The law is that, in order for one to prevail in a suit based on the allegation of malicious prosecution a preponderance of the evidence must show that the prosecution complained of was instituted maliciously, without probable cause, and that it terminated in favor of the defendant. According to the undisputed evidence the two prosecutions terminated in favor of appellee, as the prosecution to procure a peace bond was dismissed for failure of appellant to appear and prosecute the case and the *719prosecution for a breach of the peace was dismissed without a trial. The evidence is conflicting as to whether the prosecutions were maliciously instituted, but, according to appellee’s own testimony, he challenged appellant to fight him in order to settle a difference which had arisen between them concerning the building of a wall or fence.

“Q. You said awhile ago you would fight it out? A. I had asked him to fight before that. Q. What did he do; did you fight? A. No, sir. Q. What was the occasion before that? A. When he started building this fence across the street we had had a difference in the street. We were in Simco’s store. I said, ‘Doctor, this is going to run into court and be a lot of expense and is going to cause a great deal of trouble.’ And I told hiin, let’s you and I go out into the street and if you best me you can run your fence over there, run it to my wall and to my fence, and if I best you, you will leave it out of the street. Q. That was the way you wanted to settle that? A. Yes, sir. Q. You later changed your mind and was going to fight it out? A. That was the beginning of it. The first thing I knew,- he had me arrested. ’ ’

It is true that appellee testified that he never at any time threatened the life of appellant or that he ever did him any bodily harm or injury, but his banter and challenge to fight appellant in Simco’s store fully justified appellant in placing appellee under a peace bond. It is not necessary for one to threaten to kill another before he can be put under a peace bond. We have a statute requiring security to keep the peace or for good behavior, which reads as follows: A person may be arrested for the purpose of requiring of him security to keep the peace, or for his good behavior in the following eases: “First. Upon the complaint, on oath, of a person threatened to a magistrate, that the defendant has threatened to commit an offense against his person or property, and upon the magistrate being satisfied, by an examination, on oath, of the complainant or others, that there are reasonable grounds to fear the commission of the offense threatened.

“Second. . . .
*720‘ ‘ Third. When a magistrate or court is satisfied by the conduct or words of a person in the presence of such magistrate or court, or from proof given before such magistrate or court, that there are reasonable grounds for apprehending that such person will commit an offense against the person or property of another. ’’ Pope’s Dig., § 4185.

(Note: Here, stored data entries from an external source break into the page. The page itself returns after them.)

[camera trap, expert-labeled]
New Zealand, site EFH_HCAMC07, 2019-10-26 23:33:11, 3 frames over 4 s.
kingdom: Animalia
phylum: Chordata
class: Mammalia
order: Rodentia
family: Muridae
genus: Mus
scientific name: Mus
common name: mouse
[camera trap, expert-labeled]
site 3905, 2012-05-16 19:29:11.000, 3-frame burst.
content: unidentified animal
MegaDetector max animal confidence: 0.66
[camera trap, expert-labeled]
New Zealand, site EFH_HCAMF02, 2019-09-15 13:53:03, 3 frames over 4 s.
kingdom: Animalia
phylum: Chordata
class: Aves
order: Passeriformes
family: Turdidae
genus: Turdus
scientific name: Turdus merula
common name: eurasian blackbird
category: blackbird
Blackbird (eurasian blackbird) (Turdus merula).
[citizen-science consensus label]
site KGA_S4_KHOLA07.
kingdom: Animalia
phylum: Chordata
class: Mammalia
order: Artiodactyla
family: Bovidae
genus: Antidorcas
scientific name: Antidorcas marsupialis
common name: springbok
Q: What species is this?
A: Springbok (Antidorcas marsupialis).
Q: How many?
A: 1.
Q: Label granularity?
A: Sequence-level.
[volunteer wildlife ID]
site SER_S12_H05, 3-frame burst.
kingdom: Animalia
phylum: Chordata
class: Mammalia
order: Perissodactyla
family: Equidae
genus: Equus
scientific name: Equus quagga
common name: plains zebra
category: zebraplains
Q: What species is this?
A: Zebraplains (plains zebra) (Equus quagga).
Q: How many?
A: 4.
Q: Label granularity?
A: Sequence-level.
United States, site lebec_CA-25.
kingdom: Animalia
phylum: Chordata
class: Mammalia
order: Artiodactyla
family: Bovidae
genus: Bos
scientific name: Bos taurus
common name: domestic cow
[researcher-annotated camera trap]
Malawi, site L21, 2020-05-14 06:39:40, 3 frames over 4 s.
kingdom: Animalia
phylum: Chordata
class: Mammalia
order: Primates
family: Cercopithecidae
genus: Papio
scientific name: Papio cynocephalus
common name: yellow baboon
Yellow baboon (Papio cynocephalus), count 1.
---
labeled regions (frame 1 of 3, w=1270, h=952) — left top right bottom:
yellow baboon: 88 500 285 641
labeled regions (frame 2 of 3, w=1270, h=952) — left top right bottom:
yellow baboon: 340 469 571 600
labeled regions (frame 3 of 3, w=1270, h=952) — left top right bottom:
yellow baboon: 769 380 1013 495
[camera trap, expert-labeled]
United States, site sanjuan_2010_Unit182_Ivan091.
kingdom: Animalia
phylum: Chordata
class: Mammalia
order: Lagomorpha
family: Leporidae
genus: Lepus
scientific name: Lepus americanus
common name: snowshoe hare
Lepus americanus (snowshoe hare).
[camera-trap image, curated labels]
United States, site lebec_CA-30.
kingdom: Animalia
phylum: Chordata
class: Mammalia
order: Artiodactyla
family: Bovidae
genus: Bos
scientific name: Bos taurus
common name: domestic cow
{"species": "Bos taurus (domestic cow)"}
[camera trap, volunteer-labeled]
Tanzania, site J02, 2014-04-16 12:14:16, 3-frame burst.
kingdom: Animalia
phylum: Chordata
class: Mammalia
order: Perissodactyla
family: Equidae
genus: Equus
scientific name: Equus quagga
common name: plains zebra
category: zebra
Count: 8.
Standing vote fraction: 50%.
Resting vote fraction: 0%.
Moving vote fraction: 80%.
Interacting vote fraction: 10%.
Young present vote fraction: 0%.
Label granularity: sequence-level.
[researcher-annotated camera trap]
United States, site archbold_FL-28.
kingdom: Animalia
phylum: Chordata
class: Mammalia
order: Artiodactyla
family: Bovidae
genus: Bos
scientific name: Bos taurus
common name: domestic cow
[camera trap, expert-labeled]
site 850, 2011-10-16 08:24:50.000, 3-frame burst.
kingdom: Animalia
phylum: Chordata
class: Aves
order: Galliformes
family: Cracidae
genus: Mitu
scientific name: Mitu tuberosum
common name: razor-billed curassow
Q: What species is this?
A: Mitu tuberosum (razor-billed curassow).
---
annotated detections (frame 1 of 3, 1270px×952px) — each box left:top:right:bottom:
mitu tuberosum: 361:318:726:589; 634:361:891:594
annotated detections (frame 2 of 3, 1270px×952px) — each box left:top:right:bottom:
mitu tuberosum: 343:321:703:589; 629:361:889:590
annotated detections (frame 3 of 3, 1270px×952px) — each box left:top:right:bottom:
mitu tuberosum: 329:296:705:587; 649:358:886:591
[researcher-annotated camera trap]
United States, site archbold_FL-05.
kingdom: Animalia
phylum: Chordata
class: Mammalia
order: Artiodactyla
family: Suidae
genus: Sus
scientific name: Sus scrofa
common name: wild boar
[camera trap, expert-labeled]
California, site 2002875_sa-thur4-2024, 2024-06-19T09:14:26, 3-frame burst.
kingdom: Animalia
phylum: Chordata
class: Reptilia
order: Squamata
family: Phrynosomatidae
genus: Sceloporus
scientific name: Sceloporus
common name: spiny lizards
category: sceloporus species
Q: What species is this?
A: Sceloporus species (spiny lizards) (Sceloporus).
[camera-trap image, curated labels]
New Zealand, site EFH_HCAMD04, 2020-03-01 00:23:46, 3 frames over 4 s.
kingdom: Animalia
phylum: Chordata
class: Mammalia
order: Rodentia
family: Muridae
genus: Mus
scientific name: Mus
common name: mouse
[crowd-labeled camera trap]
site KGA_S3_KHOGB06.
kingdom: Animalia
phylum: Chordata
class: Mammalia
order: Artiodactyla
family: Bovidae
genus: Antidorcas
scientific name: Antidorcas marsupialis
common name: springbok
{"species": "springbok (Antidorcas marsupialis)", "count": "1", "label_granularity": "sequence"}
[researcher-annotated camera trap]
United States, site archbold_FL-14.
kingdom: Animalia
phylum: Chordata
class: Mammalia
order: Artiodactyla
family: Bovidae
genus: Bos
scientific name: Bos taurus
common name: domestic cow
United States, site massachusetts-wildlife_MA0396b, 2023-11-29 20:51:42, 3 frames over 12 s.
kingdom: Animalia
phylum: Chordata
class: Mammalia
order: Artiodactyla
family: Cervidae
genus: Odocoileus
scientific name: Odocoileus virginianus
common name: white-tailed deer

The purpose and intent of the statute was and is to prevent fights so when one challenges another to settle a difference by fighting- he is violating the spirit of the statute.

After appellee had been put under a bond to keep the peace he followed the matter up and on the 8th day of May he admits that he abused appellant by referring to him as a copperhead snake and walked toward him, at which time appellant retired to his own yard. These abusive words and conduct on the part of appellee justified appellant in having him arrested for a breach of the peace.

It is apparent from a reading of the entire testimony that appellee was the aggressor in both of -these altercations, and his purpose was to abuse and fight appellant if he could get a fight out of him.

We have, therefore, concluded that the undisputed evidente shows that appellee, by his conversation and conduct toward and about appellant, gave appellant probable cause for putting him under a peace bond and having him arrested for a breach of the peace.

It follows that the court should have granted appellant’s request for a peremptory instruction to return a verdict in his favor.

On account of the error indicated, the judgment is reversed, and the cause dismissed.